Five Indian teams shortlisted for Hyperloop’s global challenge

The teams shortlisted for the Hyperloop One Global Challenge are AECOM, LUX Hyperloop Network, Dinclix GroundWorks, Hyperloop India and Infi-Alpha


Hyperloop One CEO Rob Lloyd. Photo: Bloomberg
Hyperloop One CEO Rob Lloyd. Photo: Bloomberg

New Delhi: Five teams from India had been shortlisted for the Hyperloop One Global Challenge (HOGC), said Rob Lloyd, CEO of Hyperloop Technologies Inc.

Los Angeles-based Hyperloop is working on a technology that will use magnetic levitation in low-pressure tubes to transport people and goods at superfast speeds up to 1,100 km/h. The firm is in initial talks with the government and companies to partially build and operate super-fast transportation solutions on some routes in the country.

The teams shortlisted for Hyperloop’s global challenge, from more than 100 applications, are AECOM, LUX Hyperloop Network, Dinclix GroundWorks, Hyperloop India and Infi-Alpha.

HOGC kicked off in May 2016 across the world, inviting teams to put forward a comprehensive and commercially viable transport plan covering economic and policy aspects of their respective cities, regions and countries.
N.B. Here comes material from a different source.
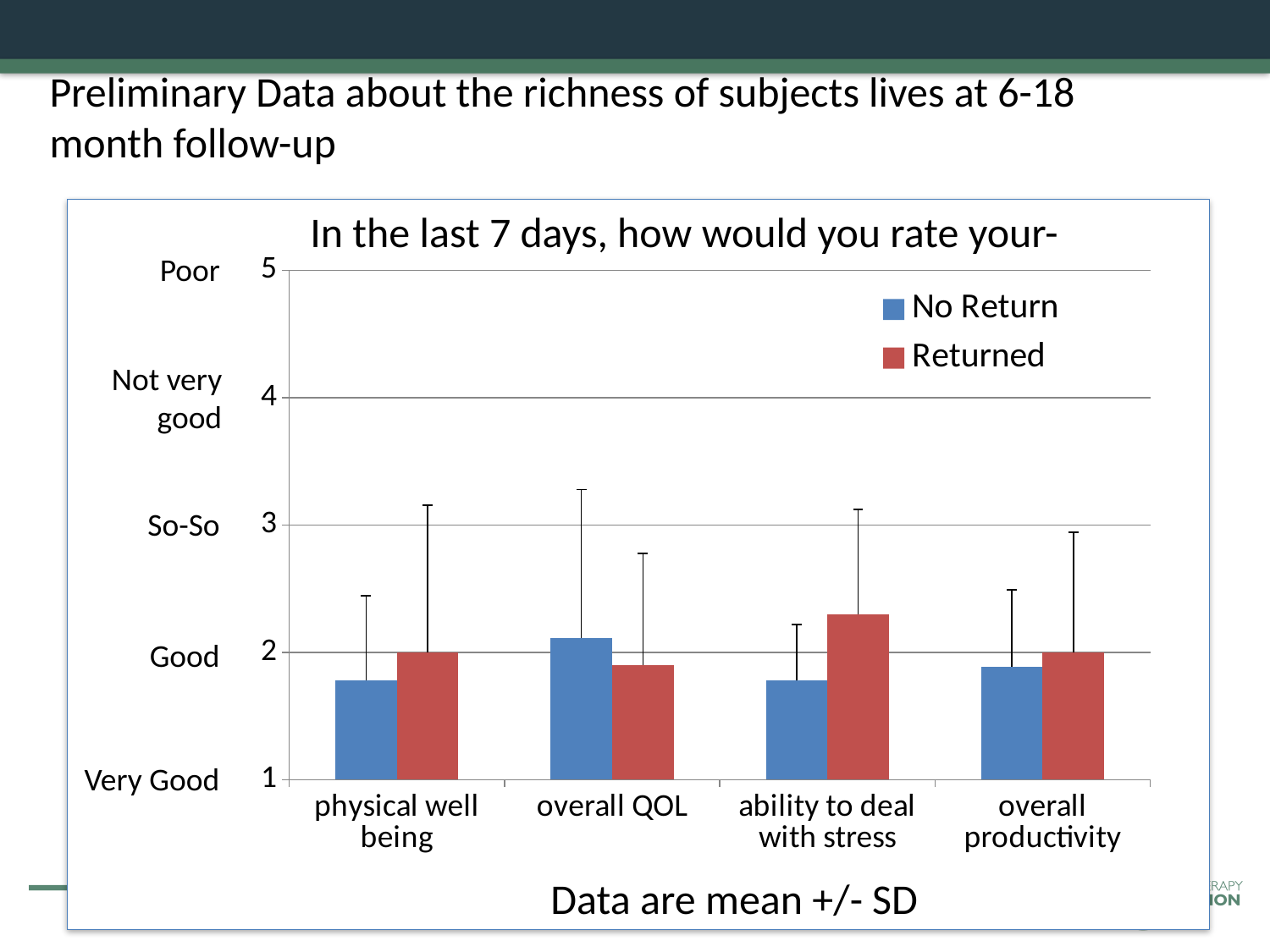
How many categories are shown on the x axis? 4 Which series is shown in red? Returned Is the No Return value for overall QOL greater or less than 3? less For overall QOL, which series has the larger value, No Return or Returned? No Return Is the No Return value for physical well being greater or less than 2? less Which category has the highest Returned value? ability to deal with stress What is the title of the chart? In the last 7 days, how would you rate your- For ability to deal with stress, which series has the larger value, No Return or Returned? Returned Is the Returned value for ability to deal with stress greater or less than 2? greater How many series does the legend list? 2 What kind of chart is shown on the slide? bar chart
It received more than 2,600 entries from 90 countries, including India. This was narrowed down to 35 semi-finalists.

AECOM’s entry is a Hyperloop-based transportation system between Bengaluru and Chennai, covering 334km in 20 minutes. A similar project has been submitted by Infi-Alpha.

LUX Hyperloop Network has suggested developing a Hyperloop transportation link between Bengaluru and Thiruvananthapuram where the 736km distance can be covered in 41 minutes. Another proposal is that of Dinclix GroundWorks—a Delhi-Mumbai corridor via Jaipur and Indore, covering 1,317km in 55 minutes.

The fifth proposal that has been shortlisted is from Hyperloop India, in which a 1,102km distance between Mumbai, Bengaluru and Chennai can be covered in 50 minutes.

“Prime Minister Narendra Modi’s vision for transforming India and the role he sees for technology in driving this change is indeed remarkable,” said Shervin Pishevar, executive chairman of Hyperloop. “India is an extremely important geography for developing Hyperloop networks and re-imagining how cities and regions work.”